„Ich hätte nie gedacht, dass ich Menschen durch Essen zusammenbringen würde“
Ich wurde in Saudi-Arabien geboren, zog mit zehn mit meinen Eltern nach Syrien und nach dem College nach Dubai. Dort lernte ich meine Frau, eine Nepalesin, kennen. 2012 machte ich zum ersten Mal mit ihr dort Urlaub, und ich war begeistert. Wir beschlossen, 2015 nach Nepal zu ziehen. Dort wollte ich ein syrisches Restaurant eröffnen, weil das Essen weltweit beliebt ist. Weil ich keinen Koch fand, begann ich, selbst zu kochen, und den Leuten schmeckte es. Viele Nepalesen kannten Syrien nur im Zusammenhang mit dem Krieg. In Gesprächen stellte ich ihnen die syrische Küche und Kultur vor. Ich hätte nie gedacht, dass ich Menschen durch Essen zusammenbringen würde, aber genau das ist passiert.
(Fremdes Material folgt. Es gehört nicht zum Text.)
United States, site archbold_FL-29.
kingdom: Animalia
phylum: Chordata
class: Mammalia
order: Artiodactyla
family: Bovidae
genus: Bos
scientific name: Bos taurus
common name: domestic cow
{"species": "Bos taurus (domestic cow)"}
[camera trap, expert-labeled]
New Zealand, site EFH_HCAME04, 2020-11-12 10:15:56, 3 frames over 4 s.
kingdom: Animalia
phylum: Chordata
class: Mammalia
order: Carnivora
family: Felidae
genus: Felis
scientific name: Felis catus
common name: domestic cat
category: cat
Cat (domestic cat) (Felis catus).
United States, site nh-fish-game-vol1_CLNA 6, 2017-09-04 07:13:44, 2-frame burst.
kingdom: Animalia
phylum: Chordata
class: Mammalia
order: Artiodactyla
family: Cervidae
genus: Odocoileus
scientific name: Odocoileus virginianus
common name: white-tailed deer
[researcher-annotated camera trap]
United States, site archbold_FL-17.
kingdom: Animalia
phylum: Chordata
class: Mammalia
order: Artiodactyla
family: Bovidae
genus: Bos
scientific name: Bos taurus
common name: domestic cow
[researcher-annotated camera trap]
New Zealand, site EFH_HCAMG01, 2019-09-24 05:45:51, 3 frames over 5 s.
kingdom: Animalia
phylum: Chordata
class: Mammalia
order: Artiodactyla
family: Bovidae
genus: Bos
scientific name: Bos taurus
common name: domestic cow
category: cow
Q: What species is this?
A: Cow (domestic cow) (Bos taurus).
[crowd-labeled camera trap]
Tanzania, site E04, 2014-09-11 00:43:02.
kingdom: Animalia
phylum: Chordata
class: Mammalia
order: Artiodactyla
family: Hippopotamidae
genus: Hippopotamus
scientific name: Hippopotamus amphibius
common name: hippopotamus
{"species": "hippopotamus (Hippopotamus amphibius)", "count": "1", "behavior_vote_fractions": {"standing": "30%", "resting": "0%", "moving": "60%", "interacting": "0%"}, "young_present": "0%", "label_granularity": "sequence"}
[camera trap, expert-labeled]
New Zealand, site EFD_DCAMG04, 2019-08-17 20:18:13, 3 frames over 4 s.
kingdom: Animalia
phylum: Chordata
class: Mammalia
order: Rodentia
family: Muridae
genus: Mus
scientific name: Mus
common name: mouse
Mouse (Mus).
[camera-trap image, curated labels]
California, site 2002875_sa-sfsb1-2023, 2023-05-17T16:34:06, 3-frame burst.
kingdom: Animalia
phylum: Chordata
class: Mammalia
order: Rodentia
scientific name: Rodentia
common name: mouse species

Die Menschen machen hier Dinge anders, zum Beispiel verbrennen sie ihre Toten. In anderen Dingen sind sie den Syrern ähnlich. Die Nepalesen sind warmherzig, gastfreundlich und sie respektieren Ausländer. Bis heute stört mich aber, dass sie keinen Wert auf Pünktlichkeit legen.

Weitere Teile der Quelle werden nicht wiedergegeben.